Arbeitsmediziner:innen sind wichtige Ansprechpartner:innen, wenn es um die gesundheitlichen Auswirkungen von hitzeexponierten Arbeitsplätzen geht, und stehen Ihnen beratend zur Seite. Arbeitnehmer:innen mit Vorerkrankungen (Wirkung von Medikamenten mit Hitze) oder besonders schutzbedürftige Personengruppen wie Jugendliche und Schwangere sind zusätzlich betroffen und sollten Rücksprache halten.
Sollen Schutzmaßnahmen auch unter 30 Grad gesetzt werden?
Wir empfehlen: Ja! Praxistaugliche Beschattungsmaßnahmen, die Planung und Verteilung der körperlich belastenden Arbeiten über den Tag, effektive und praxistaugliche Arbeitsbekleidung und persönliche Schutzausrüstung müssen Teil der Arbeitskultur werden. Alle diese Maßnahmen schützen und halten Beschäftigte langfristig gesund. Hitzeschutz ist Teil einer sicheren und gesunden Arbeitsorganisation und Arbeitsvorbereitung.

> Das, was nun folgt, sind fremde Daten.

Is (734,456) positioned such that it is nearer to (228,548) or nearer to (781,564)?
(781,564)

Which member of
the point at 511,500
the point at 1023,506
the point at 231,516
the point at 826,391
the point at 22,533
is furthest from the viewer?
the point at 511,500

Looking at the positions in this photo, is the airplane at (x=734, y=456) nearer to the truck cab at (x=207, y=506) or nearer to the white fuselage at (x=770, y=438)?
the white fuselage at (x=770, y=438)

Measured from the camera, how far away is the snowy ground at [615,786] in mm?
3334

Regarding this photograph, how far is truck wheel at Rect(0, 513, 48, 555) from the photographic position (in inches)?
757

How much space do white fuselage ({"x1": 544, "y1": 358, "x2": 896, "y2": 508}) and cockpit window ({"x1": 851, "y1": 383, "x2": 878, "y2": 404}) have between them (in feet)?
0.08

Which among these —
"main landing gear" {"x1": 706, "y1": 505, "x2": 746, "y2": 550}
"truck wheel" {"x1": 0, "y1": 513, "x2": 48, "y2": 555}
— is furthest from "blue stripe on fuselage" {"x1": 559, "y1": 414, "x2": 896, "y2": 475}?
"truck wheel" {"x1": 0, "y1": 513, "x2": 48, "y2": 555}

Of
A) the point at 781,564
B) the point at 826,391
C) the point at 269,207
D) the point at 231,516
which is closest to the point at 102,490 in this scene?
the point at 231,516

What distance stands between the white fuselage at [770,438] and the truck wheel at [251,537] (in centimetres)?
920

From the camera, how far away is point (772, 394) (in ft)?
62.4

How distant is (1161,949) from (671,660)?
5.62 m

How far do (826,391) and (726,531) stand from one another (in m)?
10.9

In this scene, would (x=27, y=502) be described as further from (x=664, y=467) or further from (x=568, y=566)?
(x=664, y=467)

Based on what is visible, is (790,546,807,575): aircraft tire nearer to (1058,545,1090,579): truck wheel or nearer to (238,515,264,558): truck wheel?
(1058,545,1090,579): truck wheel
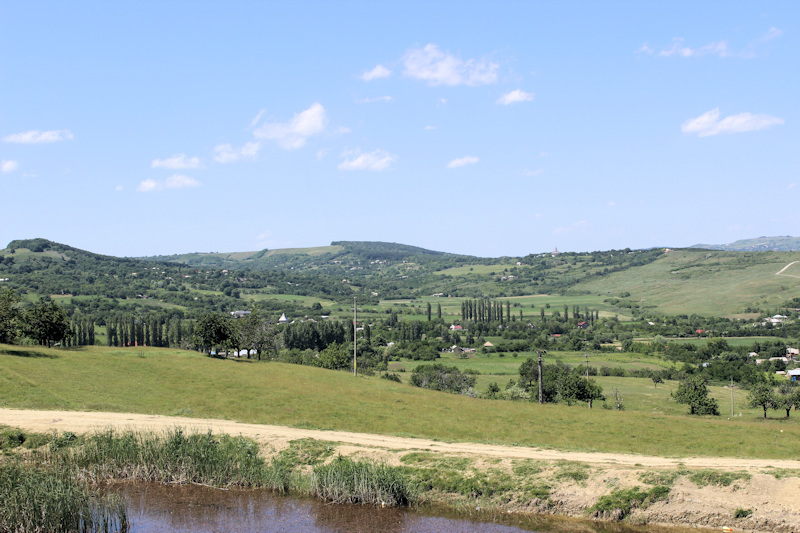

Warum braucht es eine Untersuchung zur Hautkrebsprävention?
Beschäftigte, die UV-Strahlung ausgesetzt sind, können sich seit Anfang des Jahres freiwillig auf Hautkrebs untersuchen lassen. Dies regelt die Verordnung über die Gesundheitsüberwachung am Arbeitsplatz 2024 (VGÜ). Die regelmäßige Untersuchung soll die Wahrscheinlichkeit steigern, eine Vorstufe des weißen Hautkrebses, die aktinische Keratose (eine anerkannte Berufskrankheit), frühzeitig zu erkennen und zu behandeln. Das Beratungsgespräch soll auch zu Präventionsmaßnahmen am Arbeitsplatz sensibilisieren.
An welchen Arbeitsplätzen im Freien ist zukünftig eine Klimatisierung notwendig?
An besonders hitzeexponierten Arbeitsplätzen – wie Krankabinen – wird künftig eine Klimatisierung notwendig, um Beschäftigte vor Hitze besser zu schützen. Betriebe können dazu die Krankabine durch ein fix installiertes Kühlgerät nachrüsten oder ein mobiles Kühlgerät in der Krankabine aufstellen. Diese Regelung gilt auch für Kabinen von selbstfahrenden Arbeitsmitteln wie Erdbaumaschinen, bei denen die Fenster aufgrund der hohen Staubbelastung nicht geöffnet werden können.